>> START INPUT

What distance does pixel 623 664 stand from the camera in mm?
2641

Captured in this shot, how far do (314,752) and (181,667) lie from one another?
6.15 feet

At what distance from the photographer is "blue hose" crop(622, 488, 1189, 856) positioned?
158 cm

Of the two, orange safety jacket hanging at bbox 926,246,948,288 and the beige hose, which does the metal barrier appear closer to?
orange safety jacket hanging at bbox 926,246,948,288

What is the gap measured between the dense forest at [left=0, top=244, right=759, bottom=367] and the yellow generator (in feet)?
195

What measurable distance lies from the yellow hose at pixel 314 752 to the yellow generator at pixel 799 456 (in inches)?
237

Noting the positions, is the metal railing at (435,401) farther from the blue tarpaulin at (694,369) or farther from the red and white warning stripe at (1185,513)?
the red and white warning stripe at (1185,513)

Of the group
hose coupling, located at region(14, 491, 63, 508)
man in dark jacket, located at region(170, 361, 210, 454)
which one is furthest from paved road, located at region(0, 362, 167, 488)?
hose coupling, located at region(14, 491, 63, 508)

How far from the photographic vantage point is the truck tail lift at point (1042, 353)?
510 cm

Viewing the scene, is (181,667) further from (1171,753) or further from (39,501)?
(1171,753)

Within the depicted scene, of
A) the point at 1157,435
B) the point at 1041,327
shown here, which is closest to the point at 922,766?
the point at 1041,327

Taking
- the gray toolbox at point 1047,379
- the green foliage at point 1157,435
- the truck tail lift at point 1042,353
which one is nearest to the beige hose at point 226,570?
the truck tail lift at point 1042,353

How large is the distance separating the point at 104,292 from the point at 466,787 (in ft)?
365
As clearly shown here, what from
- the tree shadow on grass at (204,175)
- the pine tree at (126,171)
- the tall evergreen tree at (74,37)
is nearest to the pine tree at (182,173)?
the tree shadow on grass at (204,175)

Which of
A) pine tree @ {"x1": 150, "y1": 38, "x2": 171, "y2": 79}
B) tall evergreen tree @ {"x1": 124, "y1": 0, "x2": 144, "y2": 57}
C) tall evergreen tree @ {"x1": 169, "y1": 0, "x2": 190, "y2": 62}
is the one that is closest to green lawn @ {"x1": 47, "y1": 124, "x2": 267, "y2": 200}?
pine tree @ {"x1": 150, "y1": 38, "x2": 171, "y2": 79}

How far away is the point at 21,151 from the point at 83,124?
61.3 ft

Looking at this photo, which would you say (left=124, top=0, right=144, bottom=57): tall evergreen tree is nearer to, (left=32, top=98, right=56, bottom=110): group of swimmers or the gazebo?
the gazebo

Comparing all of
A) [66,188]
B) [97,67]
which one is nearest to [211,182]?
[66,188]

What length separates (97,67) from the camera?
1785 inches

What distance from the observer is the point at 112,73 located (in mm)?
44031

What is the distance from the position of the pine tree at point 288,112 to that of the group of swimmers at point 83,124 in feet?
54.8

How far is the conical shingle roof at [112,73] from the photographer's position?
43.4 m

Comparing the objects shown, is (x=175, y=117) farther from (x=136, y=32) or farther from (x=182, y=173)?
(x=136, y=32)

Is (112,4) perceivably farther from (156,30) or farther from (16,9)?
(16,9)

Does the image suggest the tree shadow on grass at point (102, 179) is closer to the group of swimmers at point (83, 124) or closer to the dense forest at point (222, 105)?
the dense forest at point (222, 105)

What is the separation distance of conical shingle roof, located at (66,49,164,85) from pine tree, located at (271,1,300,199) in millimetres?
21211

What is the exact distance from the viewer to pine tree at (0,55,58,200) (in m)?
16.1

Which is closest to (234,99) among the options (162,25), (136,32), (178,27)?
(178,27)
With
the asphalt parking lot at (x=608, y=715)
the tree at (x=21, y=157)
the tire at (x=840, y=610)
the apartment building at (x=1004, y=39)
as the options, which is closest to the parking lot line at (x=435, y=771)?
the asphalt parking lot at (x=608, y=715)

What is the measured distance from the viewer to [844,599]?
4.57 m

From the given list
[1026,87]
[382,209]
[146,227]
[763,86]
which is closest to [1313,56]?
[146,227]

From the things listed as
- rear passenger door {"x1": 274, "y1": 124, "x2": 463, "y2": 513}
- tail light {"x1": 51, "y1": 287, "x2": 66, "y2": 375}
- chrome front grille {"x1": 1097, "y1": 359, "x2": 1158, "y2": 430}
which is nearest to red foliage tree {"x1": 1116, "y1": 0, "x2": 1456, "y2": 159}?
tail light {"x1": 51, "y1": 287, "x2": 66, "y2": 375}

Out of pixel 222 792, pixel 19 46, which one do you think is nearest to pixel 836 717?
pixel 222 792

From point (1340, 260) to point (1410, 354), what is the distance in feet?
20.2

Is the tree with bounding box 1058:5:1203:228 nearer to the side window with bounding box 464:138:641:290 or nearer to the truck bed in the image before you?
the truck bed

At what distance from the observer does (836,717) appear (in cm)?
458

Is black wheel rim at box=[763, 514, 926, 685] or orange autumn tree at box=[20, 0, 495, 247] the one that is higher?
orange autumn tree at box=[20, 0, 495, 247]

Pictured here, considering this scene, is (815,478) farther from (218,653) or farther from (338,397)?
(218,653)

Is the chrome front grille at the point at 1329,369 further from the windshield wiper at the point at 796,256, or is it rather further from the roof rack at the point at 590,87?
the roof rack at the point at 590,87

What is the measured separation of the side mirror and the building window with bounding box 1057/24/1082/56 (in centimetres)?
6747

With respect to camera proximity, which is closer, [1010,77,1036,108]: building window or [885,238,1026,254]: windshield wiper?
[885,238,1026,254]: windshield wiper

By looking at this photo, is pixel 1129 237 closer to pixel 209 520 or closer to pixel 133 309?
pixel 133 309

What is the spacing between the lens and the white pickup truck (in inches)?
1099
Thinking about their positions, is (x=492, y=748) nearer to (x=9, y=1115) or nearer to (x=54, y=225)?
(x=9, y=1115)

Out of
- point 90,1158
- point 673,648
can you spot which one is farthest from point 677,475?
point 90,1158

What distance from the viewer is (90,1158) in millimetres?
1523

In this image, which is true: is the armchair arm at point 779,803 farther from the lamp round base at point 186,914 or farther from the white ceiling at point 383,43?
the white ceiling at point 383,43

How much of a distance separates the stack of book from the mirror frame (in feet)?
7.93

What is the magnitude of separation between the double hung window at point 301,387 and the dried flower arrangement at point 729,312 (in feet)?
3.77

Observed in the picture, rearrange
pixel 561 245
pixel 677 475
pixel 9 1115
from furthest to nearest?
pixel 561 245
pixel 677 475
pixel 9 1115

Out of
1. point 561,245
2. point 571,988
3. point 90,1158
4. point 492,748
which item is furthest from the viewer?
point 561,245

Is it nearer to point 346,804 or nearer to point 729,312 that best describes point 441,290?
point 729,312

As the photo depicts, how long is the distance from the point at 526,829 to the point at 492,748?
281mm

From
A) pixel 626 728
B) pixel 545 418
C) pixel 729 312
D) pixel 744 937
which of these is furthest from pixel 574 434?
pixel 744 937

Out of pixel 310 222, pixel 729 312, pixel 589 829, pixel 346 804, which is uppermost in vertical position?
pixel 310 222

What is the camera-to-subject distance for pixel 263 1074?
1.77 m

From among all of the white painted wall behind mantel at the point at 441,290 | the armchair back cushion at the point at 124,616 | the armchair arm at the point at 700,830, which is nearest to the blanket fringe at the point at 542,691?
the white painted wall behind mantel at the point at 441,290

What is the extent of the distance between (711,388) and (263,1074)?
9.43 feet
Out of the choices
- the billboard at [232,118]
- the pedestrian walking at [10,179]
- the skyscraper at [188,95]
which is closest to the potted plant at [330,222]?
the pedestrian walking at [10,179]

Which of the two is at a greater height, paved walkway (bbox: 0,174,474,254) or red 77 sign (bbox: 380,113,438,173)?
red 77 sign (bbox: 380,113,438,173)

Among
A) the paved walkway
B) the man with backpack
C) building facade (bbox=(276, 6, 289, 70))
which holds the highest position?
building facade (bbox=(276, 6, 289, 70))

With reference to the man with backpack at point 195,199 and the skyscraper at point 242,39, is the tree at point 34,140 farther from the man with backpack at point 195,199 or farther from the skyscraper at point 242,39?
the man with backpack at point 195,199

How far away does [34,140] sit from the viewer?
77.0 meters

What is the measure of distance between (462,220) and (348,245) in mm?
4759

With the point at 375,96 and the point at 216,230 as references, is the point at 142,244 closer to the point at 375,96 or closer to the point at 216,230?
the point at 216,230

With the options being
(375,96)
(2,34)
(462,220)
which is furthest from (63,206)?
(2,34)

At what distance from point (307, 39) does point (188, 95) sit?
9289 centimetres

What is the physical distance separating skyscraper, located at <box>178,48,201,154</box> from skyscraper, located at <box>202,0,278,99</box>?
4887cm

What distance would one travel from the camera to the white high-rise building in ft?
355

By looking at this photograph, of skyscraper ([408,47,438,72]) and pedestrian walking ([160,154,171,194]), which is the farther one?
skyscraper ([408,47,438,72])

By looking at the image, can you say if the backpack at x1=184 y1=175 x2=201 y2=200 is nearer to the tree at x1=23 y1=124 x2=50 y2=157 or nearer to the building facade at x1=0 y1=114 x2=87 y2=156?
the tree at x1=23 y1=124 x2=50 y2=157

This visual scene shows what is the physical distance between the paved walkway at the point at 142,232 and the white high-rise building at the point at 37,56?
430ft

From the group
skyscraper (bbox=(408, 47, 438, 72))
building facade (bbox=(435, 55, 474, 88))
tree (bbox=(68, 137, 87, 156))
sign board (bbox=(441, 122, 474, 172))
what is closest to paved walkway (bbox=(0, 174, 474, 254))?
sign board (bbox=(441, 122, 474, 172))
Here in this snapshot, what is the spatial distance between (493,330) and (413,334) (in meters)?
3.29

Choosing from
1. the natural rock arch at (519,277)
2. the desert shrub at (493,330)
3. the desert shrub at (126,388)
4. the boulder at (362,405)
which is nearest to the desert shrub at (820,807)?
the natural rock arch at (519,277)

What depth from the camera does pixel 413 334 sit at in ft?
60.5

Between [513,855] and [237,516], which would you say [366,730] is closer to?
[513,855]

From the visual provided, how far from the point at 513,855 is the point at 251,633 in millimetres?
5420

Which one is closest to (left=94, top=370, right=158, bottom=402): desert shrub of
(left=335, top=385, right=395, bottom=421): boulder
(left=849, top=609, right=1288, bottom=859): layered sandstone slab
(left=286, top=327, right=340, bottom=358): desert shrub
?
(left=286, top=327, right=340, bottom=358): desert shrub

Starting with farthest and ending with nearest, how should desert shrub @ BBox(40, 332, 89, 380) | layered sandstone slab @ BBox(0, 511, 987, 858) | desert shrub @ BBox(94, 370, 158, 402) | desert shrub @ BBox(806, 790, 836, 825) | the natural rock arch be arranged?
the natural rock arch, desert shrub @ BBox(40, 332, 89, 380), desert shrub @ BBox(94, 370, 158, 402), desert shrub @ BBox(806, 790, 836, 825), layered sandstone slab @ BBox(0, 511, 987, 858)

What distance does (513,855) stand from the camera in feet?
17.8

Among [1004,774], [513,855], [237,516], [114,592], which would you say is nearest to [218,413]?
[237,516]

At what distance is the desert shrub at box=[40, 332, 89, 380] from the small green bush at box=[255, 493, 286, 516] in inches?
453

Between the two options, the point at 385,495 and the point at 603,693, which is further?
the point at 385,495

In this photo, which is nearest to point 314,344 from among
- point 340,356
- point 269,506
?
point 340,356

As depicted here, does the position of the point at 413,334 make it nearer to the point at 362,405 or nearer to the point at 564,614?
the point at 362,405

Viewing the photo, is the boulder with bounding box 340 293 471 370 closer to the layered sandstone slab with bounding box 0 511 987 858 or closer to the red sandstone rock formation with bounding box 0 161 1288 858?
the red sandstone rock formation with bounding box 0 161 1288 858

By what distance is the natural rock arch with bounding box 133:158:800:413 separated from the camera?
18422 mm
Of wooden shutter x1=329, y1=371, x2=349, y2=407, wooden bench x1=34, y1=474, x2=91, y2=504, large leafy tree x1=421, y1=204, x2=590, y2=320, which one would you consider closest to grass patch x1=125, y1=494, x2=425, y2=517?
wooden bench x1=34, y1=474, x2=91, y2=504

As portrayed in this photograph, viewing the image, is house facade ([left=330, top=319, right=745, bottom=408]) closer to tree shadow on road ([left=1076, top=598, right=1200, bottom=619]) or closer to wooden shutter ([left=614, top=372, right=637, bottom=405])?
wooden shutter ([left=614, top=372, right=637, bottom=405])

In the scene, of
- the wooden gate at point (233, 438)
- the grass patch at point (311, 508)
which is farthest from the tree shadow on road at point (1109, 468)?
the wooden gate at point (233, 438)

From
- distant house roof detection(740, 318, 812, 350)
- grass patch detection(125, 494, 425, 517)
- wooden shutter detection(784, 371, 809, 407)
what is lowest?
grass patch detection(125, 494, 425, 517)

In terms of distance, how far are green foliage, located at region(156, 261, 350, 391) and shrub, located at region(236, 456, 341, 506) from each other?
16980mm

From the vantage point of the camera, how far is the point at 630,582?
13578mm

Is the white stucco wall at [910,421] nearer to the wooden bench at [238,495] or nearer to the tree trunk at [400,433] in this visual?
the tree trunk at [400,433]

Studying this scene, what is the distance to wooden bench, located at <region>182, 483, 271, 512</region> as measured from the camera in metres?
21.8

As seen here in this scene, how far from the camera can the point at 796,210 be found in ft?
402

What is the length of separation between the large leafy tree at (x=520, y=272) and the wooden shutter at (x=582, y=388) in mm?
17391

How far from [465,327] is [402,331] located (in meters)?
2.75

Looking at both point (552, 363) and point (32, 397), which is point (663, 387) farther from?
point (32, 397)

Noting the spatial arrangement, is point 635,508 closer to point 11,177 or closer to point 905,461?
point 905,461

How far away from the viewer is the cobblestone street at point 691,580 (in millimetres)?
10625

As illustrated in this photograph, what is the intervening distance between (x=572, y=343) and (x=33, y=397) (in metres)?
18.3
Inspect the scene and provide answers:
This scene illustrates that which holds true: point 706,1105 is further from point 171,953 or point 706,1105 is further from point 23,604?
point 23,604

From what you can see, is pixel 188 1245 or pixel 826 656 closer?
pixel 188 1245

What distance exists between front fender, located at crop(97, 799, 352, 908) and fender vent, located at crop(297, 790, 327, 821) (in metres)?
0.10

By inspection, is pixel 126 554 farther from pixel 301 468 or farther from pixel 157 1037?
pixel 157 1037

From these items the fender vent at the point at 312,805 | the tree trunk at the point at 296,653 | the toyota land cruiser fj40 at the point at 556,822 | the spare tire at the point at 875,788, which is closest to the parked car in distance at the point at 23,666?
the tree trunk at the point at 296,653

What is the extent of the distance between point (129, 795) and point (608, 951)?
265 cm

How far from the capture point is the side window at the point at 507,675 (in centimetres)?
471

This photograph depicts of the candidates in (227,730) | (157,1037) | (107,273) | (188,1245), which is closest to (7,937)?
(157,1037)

>> END INPUT

Return the lines of the records word for word, beginning with the line that contains "With the options being" and ending after the line that contains "9289 centimetres".

TASK SOLUTION:
With the options being
(375,96)
(2,34)
(462,220)
which is furthest from (63,206)?
(2,34)

At what distance from point (307, 39) does point (188, 95) sit?
9289 centimetres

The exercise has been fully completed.